▶ Tarefa 1:
No trecho sobre a Revolta da Vacina, reescreva a passagem que vai de "A revolta buscava" até "de liberdade individual.", trocando "positivistas" por "adeptos do positivismo".
▶ Tarefa 2:
Resuma em forma de lista o parágrafo do trecho sobre a Revolta da Vacina que começa com "Outro grupo protestava", mantendo seus fatos principais.

▶ Trecho da página:
************
Às vezes penso que estamos vol­tando no tempo. Lendo, hoje, notícias a respeito da grave pandemia que assola nossos dias, vi que alguns grupos de pes­soas não concordam com a vacinação e se negam a serem vacina­dos, como ocorreu no passado. Procurei saber um pouco mais da história da vacinação no Brasil. Chamou minha atenção a Revolta da Vacina.

Corria o ano de 1904. A imprensa relatava dificuldades para aceita­ção das vacinas. No Rio de Janeiro, capital federal, as dificuldades eram maiores, culminando com uma verdadeira revolta entre os dias 10 a 18 de novembro. Como não havia rádio e televisão as notícias ficavam a cargo da imprensa, que descreveu o movimento como a mais terrível das revoltas populares da República.

A minoria alfabetizada se encarregava de transmitir nos bares e nas esquinas as novas notícias, sempre “aumentando um ponto”. É interes­sante a leitura dos textos da época e das ilustrações plenas de humor, principalmente na revista O Malho, fundada em 1902. No editorial de 02 de julho de 1904 o Malho publicou “Esta República precisa é de vacina, incluindo as de ouro e… juízo”.

A revolta buscava confrontar a lei que tornava obrigatória a vaci­nação contra a varíola e o principal responsável por sua aplicação, o médico sanitarista Oswaldo Cruz, que já vencera a febre amarela, mas ainda não convencera os negativistas. Entre os que se colocavam contra a vacinação estavam os positivistas que se colocavam contra a vacinação obrigatória por chocar com sua filosofia de liberdade individual.

Outro grupo protestava contra o fato de que as ações incluíam limpeza da cidade, o que levaria para a periferia do Distrito Federal a população de menor renda. Na verdade era um protesto contra as mudanças impostas de cima para baixo. Em 1904 esses protestos toma­ram forma de um verdadeiro levante, que tomou todo o Rio de Janeiro. Houve confusão e quebra-quebra no centro da cidade e trincheiras em bairros portuários.

Ao final o que via era horripilante: bondes virados, trilhos arranca­dos, calçadas arrebentadas, postes destruídos, enfim era um verdadeiro cenário pós-guerra. Essa Revolta da Vacina deixou 23 mortos, 90 feridos, e enorme perda econômica. Os presos foram sumariamente enviados para o que hoje é o do Acre nos porões de navios do Lloyd Brasileiro. O historia­dor Pedro Calmon relata rimas populares recolhidas depois da Revolta:

“Ficou em estado de sítio
A Capital Federal,
Com espaço de trinta dias
O medo era geral!
************
▶ Dados extraídos:
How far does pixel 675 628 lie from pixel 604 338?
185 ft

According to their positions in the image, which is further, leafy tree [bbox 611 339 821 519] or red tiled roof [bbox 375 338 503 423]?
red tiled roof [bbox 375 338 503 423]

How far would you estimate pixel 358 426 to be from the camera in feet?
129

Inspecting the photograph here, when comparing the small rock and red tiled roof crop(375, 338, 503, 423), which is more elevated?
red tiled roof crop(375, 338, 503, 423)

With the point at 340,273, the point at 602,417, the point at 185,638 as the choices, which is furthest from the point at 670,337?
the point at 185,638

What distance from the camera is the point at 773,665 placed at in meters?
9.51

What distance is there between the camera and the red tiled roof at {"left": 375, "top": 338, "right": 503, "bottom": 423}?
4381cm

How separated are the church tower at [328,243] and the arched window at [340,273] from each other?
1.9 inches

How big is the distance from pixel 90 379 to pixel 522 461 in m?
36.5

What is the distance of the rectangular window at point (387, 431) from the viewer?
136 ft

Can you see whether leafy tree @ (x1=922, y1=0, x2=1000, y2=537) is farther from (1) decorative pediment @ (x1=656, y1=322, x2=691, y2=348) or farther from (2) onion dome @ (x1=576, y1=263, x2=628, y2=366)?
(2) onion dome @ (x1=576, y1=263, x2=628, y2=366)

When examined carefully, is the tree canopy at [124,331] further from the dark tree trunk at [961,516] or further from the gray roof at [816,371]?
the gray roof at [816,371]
************
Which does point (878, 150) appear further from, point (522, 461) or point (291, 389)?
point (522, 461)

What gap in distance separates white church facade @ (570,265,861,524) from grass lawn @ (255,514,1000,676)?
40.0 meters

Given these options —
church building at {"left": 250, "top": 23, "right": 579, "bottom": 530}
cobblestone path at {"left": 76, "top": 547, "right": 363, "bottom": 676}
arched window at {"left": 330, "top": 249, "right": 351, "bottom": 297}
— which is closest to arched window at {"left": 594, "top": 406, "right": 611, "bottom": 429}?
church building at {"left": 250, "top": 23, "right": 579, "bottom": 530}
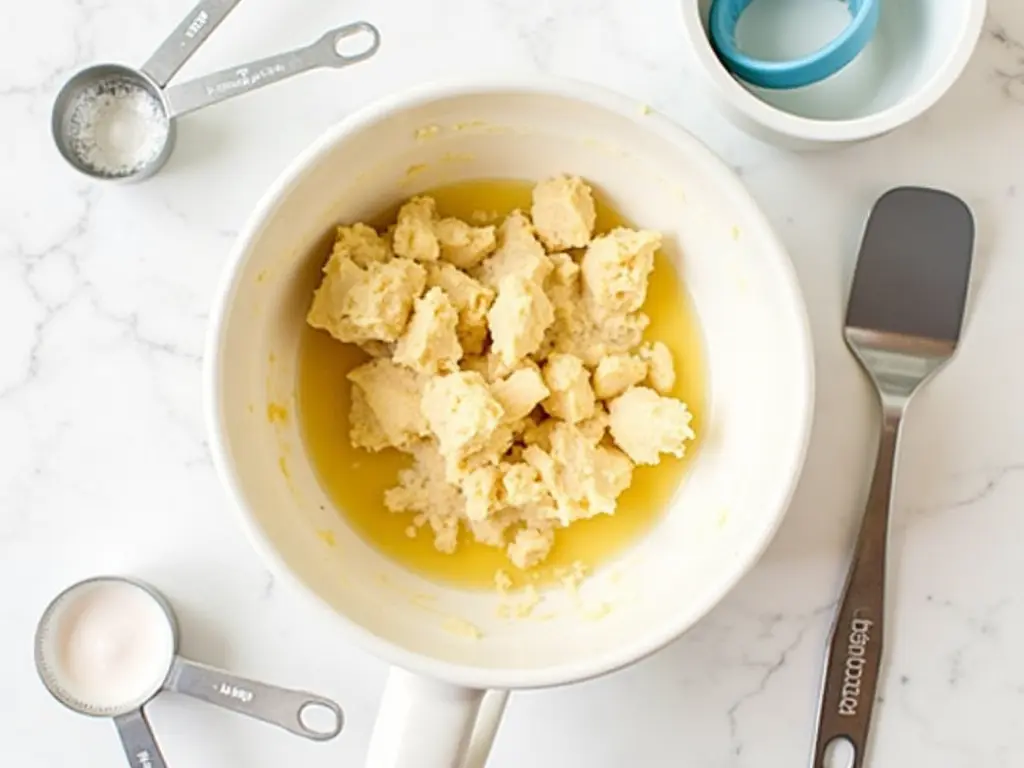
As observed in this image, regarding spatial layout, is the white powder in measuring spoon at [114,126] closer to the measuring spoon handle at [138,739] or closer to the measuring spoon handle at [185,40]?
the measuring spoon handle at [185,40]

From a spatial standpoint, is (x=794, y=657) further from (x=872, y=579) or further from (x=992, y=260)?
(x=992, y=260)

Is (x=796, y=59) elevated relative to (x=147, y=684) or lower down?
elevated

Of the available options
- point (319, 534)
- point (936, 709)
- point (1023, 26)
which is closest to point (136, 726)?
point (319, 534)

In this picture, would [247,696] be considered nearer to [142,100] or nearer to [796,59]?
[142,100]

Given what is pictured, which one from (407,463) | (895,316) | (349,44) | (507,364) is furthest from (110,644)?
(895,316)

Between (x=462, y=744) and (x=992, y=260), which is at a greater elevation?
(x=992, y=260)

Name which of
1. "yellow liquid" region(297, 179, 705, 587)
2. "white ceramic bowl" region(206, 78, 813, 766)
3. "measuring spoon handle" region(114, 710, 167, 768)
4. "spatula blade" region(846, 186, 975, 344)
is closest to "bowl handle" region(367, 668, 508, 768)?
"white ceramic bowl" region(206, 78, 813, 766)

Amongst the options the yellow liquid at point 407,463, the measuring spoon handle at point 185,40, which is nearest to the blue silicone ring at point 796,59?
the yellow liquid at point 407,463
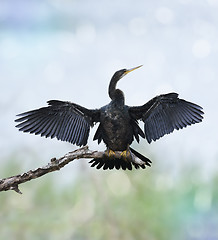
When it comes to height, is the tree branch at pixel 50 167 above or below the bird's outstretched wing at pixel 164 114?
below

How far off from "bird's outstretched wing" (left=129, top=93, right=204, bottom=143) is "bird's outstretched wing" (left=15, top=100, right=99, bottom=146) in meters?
************
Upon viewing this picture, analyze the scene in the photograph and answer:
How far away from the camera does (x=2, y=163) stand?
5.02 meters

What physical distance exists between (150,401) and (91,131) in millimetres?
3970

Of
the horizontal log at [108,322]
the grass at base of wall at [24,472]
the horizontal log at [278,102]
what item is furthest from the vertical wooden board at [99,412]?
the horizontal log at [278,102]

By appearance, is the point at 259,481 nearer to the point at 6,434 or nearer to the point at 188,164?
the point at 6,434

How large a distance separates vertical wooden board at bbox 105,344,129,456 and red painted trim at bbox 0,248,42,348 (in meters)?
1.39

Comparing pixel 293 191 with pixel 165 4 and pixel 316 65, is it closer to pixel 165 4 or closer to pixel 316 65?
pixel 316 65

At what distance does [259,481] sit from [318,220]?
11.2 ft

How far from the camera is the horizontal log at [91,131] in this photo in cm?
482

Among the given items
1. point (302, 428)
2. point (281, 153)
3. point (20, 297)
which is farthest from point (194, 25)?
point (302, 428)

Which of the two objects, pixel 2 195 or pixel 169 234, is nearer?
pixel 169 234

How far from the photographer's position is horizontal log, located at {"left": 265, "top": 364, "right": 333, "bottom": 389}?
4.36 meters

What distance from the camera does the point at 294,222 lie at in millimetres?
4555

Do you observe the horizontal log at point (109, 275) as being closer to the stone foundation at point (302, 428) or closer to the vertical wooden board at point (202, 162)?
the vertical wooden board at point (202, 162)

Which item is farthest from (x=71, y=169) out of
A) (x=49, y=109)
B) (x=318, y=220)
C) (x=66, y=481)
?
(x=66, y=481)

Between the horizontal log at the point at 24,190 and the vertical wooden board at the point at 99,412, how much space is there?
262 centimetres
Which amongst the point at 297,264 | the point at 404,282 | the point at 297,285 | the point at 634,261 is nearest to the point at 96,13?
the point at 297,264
************
▶ Solução 1:
A revolta buscava confrontar a lei que tornava obrigatória a vaci­nação contra a varíola e o principal responsável por sua aplicação, o médico sanitarista Oswaldo Cruz, que já vencera a febre amarela, mas ainda não convencera os negativistas. Entre os que se colocavam contra a vacinação estavam os adeptos do positivismo que se colocavam contra a vacinação obrigatória por chocar com sua filosofia de liberdade individual.

▶ Solução 2:
- Outro grupo protestava porque as ações incluíam a limpeza da cidade, o que levaria a população de menor renda para a periferia do Distrito Federal.
- Na verdade, era um protesto contra mudanças impostas de cima para baixo.
- Em 1904, esses protestos tornaram-se um levante que tomou todo o Rio de Janeiro, com confusão e quebra-quebra no centro da cidade e trincheiras em bairros portuários.